» **WORK REQUIRED**: What you return must match the listing exactly, with every image removed.

======== EXTRACTED MATERIAL

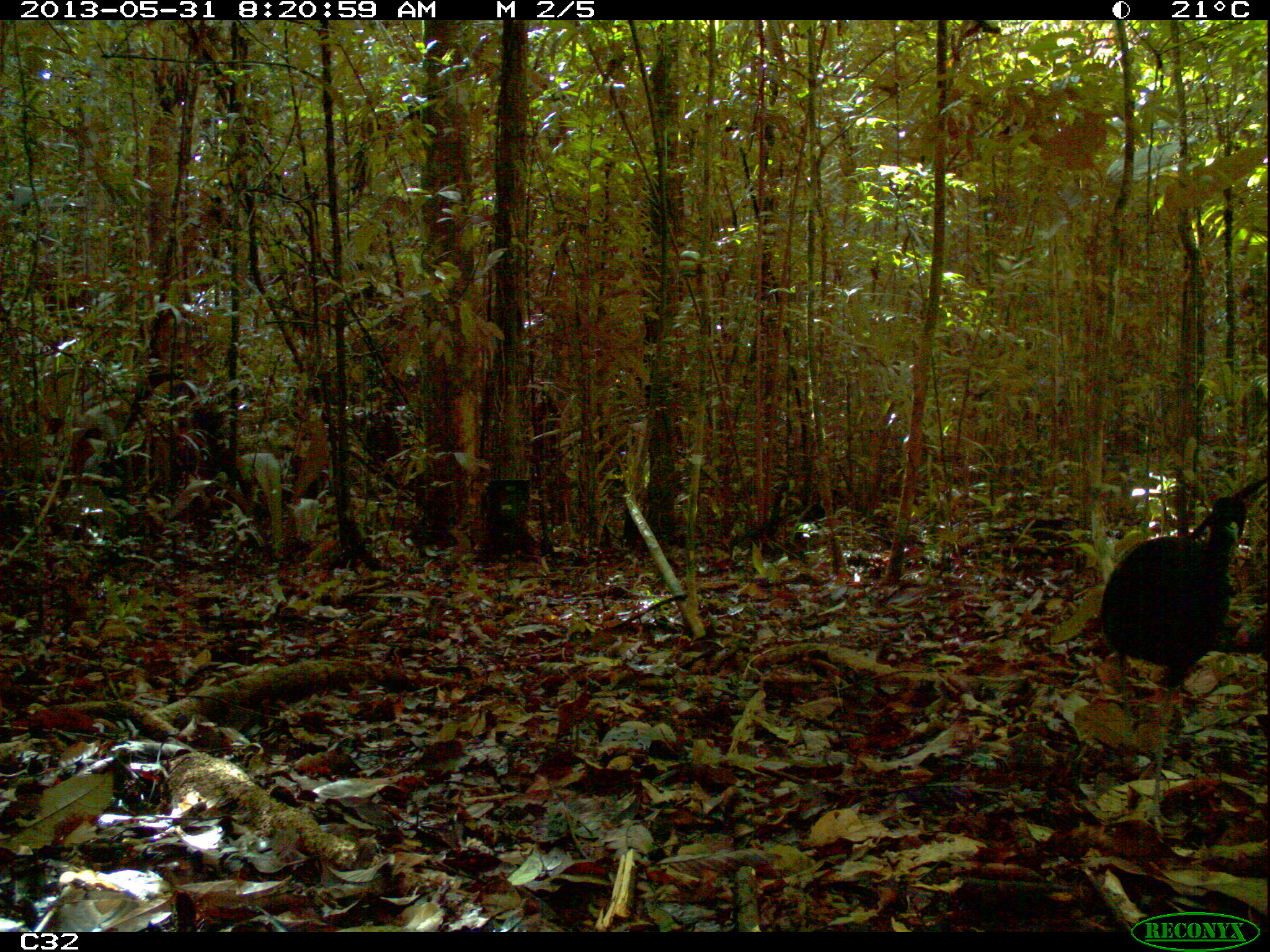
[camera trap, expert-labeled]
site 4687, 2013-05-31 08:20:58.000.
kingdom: Animalia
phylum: Chordata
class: Aves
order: Gruiformes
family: Psophiidae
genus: Psophia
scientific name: Psophia crepitans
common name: gray-winged trumpeter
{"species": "Psophia crepitans (gray-winged trumpeter)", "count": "4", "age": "adult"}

================

» **RESPONSE TO THIS TASK**:
[camera trap, expert-labeled]
site 4687, 2013-05-31 08:20:58.000.
kingdom: Animalia
phylum: Chordata
class: Aves
order: Gruiformes
family: Psophiidae
genus: Psophia
scientific name: Psophia crepitans
common name: gray-winged trumpeter
{"species": "Psophia crepitans (gray-winged trumpeter)", "count": "4", "age": "adult"}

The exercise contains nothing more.